A council planning to auction an LS Lowry painting to help balance its books may be excluded from the Museums Association, its chief has said.
A Riverbank was bought in 1951 by Bury Council in Greater Manchester for £175, but could now fetch up to £500,000.
Mark Taylor, director of the Museums Association, described the sale as "deeply irresponsible" and said it faced disciplinary action.
The authority said it was putting its people before a picture.
The painting has been removed from display at Bury Museum and Art Gallery to prepare it for sale at Christie's on 17 November.
"It really is deeply irresponsible of Bury to start flogging off some of their pictures," said Mr Taylor.
"Museums are very much about people's identity and of course Lowry was one of the great artists of North West England.
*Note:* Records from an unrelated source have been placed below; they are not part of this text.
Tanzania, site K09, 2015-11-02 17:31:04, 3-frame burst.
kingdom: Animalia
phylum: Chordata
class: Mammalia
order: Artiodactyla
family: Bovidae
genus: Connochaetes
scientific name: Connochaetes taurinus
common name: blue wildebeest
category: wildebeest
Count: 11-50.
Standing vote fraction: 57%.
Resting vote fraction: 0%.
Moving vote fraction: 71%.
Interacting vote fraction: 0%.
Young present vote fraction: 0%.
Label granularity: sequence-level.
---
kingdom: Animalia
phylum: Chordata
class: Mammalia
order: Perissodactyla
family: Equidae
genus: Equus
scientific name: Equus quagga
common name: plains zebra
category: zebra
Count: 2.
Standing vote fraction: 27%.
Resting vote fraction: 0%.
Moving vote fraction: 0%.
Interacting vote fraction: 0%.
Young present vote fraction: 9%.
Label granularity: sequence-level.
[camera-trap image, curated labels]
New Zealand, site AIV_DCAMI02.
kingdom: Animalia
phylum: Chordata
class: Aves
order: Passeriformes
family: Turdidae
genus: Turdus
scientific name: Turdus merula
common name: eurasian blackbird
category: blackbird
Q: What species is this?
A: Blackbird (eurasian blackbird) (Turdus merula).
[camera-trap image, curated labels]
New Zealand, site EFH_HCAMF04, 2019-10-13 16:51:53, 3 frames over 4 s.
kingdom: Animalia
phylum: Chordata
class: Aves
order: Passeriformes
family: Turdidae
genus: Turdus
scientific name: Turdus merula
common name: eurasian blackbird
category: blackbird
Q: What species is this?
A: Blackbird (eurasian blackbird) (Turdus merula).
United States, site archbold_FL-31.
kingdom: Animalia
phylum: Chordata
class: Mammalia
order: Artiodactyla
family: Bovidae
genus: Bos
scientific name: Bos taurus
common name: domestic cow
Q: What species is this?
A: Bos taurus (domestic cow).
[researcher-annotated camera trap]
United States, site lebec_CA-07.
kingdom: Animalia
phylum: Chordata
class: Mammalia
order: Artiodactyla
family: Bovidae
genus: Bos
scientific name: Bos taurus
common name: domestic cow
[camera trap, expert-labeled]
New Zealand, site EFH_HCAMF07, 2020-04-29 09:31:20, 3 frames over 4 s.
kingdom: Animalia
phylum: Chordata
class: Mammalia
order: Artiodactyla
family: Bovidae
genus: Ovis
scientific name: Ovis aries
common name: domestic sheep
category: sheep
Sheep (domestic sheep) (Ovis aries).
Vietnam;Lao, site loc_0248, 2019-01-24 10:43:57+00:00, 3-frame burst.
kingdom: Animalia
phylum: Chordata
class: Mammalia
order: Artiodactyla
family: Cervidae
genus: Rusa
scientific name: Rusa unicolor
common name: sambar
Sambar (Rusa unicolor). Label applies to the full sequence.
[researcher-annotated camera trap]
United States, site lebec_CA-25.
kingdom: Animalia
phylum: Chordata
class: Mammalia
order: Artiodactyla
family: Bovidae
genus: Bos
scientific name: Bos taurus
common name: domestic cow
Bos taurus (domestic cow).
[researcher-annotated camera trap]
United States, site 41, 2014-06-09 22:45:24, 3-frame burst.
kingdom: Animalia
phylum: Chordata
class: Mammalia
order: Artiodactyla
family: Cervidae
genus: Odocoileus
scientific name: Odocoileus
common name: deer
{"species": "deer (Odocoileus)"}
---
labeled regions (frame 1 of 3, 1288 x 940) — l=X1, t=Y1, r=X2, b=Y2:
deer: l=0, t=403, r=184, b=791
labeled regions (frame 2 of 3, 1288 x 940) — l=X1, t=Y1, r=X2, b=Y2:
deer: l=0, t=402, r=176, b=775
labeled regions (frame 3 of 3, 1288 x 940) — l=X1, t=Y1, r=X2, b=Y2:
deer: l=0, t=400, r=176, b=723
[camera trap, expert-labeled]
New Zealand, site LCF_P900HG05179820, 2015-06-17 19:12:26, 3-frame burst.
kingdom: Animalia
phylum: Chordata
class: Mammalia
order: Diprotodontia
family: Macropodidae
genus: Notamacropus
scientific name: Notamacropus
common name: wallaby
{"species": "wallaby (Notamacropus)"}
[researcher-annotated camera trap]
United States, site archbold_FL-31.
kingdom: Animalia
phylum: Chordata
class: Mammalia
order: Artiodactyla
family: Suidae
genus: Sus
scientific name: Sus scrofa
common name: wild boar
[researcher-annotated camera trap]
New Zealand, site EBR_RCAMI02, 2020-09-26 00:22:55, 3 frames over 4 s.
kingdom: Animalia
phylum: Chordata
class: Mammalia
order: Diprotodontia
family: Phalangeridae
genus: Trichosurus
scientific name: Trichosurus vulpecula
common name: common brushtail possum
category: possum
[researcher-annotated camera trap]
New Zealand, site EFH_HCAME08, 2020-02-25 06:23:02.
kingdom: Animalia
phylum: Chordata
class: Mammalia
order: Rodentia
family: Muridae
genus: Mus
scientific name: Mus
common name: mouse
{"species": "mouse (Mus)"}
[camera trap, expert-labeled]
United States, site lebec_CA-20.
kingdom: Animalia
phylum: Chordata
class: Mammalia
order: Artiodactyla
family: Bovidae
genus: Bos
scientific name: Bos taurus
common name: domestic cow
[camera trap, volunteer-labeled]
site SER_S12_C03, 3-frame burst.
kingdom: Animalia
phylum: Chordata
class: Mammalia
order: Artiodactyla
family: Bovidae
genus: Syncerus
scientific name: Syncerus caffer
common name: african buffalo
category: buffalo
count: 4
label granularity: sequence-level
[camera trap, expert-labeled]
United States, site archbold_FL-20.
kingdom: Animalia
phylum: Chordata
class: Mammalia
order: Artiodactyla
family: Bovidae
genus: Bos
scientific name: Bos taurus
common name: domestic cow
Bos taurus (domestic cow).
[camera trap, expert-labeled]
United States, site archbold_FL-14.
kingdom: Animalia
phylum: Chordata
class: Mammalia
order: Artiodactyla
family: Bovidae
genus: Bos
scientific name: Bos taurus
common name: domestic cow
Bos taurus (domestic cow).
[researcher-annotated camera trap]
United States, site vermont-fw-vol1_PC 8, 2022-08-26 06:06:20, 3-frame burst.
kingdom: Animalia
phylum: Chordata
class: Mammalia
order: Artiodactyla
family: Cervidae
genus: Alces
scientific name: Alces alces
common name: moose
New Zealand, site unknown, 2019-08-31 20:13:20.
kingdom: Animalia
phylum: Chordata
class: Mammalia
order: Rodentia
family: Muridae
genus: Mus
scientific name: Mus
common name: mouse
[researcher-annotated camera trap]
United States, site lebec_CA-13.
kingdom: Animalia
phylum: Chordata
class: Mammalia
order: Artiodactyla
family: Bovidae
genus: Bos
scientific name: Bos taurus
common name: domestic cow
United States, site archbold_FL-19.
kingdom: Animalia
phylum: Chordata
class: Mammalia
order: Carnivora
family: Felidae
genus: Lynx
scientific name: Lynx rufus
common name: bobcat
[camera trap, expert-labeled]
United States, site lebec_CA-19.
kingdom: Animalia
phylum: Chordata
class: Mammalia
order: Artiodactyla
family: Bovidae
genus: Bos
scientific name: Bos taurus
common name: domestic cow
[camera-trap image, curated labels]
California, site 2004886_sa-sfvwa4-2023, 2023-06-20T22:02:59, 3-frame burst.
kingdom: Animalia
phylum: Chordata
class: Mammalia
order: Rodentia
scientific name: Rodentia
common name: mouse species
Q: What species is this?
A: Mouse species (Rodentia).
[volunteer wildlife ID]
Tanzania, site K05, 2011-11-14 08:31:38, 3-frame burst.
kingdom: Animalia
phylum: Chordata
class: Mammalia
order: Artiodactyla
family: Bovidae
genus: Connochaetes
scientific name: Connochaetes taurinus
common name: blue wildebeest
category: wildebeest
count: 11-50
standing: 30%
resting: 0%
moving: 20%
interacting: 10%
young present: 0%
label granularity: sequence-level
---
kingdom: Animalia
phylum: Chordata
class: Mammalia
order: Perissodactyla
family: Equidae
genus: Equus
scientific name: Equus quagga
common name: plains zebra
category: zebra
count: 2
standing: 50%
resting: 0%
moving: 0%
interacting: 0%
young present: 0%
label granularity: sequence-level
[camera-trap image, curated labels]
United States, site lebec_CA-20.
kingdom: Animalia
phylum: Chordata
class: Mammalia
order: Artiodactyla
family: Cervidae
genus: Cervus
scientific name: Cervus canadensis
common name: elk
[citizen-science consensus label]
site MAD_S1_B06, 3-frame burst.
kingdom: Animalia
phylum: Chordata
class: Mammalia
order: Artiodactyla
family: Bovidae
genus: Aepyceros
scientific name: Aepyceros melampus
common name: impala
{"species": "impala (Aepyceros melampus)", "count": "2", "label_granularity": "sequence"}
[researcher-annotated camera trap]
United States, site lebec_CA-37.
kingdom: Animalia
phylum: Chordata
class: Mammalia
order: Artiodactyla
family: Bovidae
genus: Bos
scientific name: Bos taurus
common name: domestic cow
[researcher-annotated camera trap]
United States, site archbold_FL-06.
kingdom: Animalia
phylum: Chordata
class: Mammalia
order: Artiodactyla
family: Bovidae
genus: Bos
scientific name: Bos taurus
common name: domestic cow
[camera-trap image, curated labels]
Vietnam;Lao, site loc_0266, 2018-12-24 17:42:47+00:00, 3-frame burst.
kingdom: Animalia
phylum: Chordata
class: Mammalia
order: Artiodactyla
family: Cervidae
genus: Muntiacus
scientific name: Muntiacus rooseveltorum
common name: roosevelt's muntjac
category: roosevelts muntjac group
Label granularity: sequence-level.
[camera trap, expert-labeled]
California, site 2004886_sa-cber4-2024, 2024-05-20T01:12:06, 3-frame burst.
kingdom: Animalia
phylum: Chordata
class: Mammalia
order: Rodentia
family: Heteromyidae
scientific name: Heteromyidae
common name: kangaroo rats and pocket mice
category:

"It's really important the children, and people of all ages who go there, understand about the history of Bury and for them just simply to sell this picture for short term reasons, future generations will never see it and the picture may well leave the country."
Mr Taylor told BBC Radio 4's Today programme that he still hoped to convince the council to keep the artwork.
But he said disciplinary proceedings had been set up should the sale go ahead and expulsion was one of the options open to the panel.
"If that happens we will encourage governments and public funding bodies to refuse to deal or give any money to Bury museums," he said.
But Bury Council leader Wayne Campbell told the BBC the association's statement showed "a level of ignorance unsurpassed in the debate".
He said the association had never had to make "the real decisions faced by a poorly funded public authority, anxious to ensure its spending was directed to vulnerable children, as Bury had to face in 2005/06".
"They don't live in the real world," said Mr Campbell.
"Here in Bury we have decided that people come before a picture, and that can only be right.
"I am really glad this group doesn't run our social services."
'Lack of funding'
Only one authority, Derbyshire County Council, has been expelled since the association was founded in 1889.
As a result, the authority "spent a number of years in the wilderness and suffered considerably from a lack of support and funding", Mr Taylor said.
The Museums Association is a professional body which looks after the interests of museums, galleries and their employees.
LS Lowry is most famous for his matchstick men and industrial landscapes, based largely on Manchester and Salford.